Early embryonic development and teratology studies were conducted in pregnant rabbits with pegvisomant at subcutaneous doses of 1, 3, and 10 mg/kg/day.There was no evidence of teratogenic effects associated with pegvisomant treatment during organogenesis. At the 10-mg/kg/day dose (10 times the maximum human therapeutic dose based on body surface area), a reproducible, slight increase in post-implantation loss was observed in both studies. There are no adequate and well-controlled studies in pregnant women. Because animal reproduction studies are not always predictive of human responses, SOMAVERT should be used during pregnancy only if clearly needed.

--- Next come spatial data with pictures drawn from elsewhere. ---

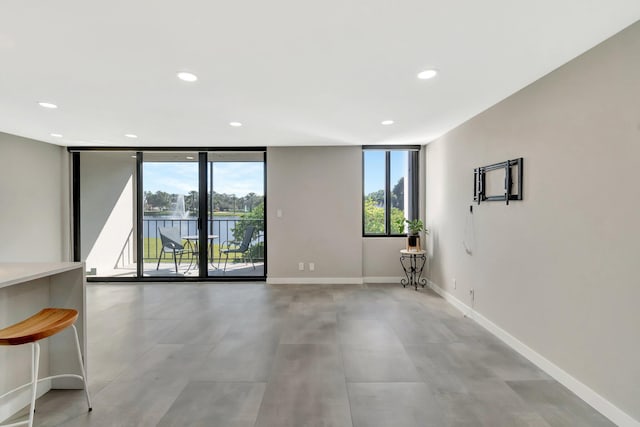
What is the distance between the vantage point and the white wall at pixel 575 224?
1.76m

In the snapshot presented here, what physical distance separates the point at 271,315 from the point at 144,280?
3.06 metres

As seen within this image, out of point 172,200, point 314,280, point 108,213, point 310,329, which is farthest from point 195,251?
point 310,329

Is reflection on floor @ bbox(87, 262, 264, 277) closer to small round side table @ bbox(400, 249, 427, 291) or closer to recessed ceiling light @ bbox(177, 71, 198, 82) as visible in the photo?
small round side table @ bbox(400, 249, 427, 291)

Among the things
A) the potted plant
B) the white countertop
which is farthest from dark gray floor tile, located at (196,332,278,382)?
the potted plant

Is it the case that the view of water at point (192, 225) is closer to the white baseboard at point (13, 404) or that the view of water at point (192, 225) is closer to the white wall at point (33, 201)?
the white wall at point (33, 201)

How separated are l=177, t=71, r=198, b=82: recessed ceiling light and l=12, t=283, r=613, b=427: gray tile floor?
2.31m

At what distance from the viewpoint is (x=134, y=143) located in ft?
16.1

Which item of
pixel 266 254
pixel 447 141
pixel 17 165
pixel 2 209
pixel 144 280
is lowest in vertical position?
pixel 144 280

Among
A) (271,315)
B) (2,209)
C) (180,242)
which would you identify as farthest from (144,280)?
(271,315)

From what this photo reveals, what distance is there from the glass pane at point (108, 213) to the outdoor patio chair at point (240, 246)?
→ 5.60 feet

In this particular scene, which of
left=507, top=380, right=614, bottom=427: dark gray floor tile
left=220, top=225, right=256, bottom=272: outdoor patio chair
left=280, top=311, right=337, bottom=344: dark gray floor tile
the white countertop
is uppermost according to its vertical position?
the white countertop

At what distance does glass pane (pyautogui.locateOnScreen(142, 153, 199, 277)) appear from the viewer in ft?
17.6

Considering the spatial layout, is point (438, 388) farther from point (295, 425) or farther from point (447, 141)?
point (447, 141)

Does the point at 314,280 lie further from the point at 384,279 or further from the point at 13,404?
the point at 13,404
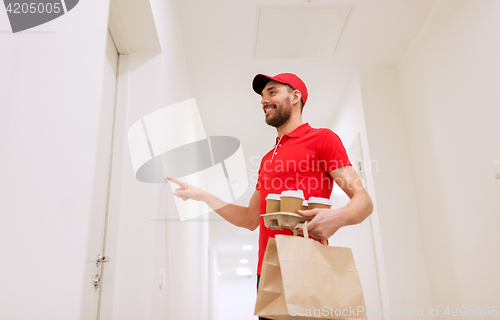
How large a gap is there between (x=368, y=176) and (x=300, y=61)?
95 cm

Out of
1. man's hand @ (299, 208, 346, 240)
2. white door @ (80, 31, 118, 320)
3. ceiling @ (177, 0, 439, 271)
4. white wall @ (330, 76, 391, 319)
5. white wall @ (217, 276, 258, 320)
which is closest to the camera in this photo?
man's hand @ (299, 208, 346, 240)

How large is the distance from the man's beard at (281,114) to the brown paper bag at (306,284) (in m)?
0.57

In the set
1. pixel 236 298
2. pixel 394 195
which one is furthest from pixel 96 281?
pixel 236 298

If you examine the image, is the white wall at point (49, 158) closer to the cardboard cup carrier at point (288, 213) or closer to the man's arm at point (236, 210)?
the cardboard cup carrier at point (288, 213)

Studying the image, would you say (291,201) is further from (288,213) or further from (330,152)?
(330,152)

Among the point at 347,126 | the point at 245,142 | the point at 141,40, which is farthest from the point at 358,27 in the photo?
the point at 245,142

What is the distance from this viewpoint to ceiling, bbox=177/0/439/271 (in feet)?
A: 7.64

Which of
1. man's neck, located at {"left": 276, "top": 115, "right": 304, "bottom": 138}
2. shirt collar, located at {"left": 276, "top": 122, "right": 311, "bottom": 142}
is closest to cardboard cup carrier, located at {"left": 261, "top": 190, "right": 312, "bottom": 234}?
shirt collar, located at {"left": 276, "top": 122, "right": 311, "bottom": 142}

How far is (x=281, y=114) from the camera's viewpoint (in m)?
1.41

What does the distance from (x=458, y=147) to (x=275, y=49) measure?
130 centimetres

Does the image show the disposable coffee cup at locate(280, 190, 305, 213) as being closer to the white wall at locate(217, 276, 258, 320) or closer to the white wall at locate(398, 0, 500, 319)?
the white wall at locate(398, 0, 500, 319)

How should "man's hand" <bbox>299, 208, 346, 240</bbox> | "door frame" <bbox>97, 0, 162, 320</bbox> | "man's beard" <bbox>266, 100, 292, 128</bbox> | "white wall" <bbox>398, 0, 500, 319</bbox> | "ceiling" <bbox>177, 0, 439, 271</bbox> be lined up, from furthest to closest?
"ceiling" <bbox>177, 0, 439, 271</bbox> → "white wall" <bbox>398, 0, 500, 319</bbox> → "man's beard" <bbox>266, 100, 292, 128</bbox> → "door frame" <bbox>97, 0, 162, 320</bbox> → "man's hand" <bbox>299, 208, 346, 240</bbox>

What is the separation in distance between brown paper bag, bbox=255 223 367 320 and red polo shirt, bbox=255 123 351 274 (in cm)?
21

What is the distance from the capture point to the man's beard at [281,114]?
1415 mm
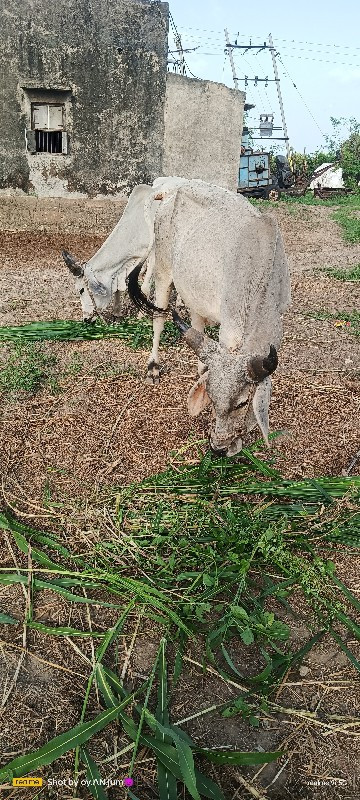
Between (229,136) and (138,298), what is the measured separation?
9.94 m

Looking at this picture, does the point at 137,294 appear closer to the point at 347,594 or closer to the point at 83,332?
the point at 83,332

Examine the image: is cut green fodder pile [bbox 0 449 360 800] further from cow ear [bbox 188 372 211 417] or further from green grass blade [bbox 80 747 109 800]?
cow ear [bbox 188 372 211 417]

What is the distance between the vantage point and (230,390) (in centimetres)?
400

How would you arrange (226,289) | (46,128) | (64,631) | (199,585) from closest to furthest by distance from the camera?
(64,631)
(199,585)
(226,289)
(46,128)

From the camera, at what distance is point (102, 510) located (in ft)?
12.7

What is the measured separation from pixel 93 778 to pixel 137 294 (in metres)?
4.59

It is not known whether pegvisomant is excreted in human milk. Because many drugs are excreted in milk, caution should be exercised when SOMAVERT is administered to a nursing woman.


The safety and effectiveness of SOMAVERT in pediatric patients have not been established.


Clinical studies of SOMAVERT did not include sufficient numbers of subjects aged 65 and over to determine whether they respond differently from younger subjects. In general, dose selection for an elderly patient should be cautious, usually starting at the low end of the dosing range, reflecting the greater frequency of decreased hepatic, renal, or cardiac function, and of concomitant disease or other drug therapy.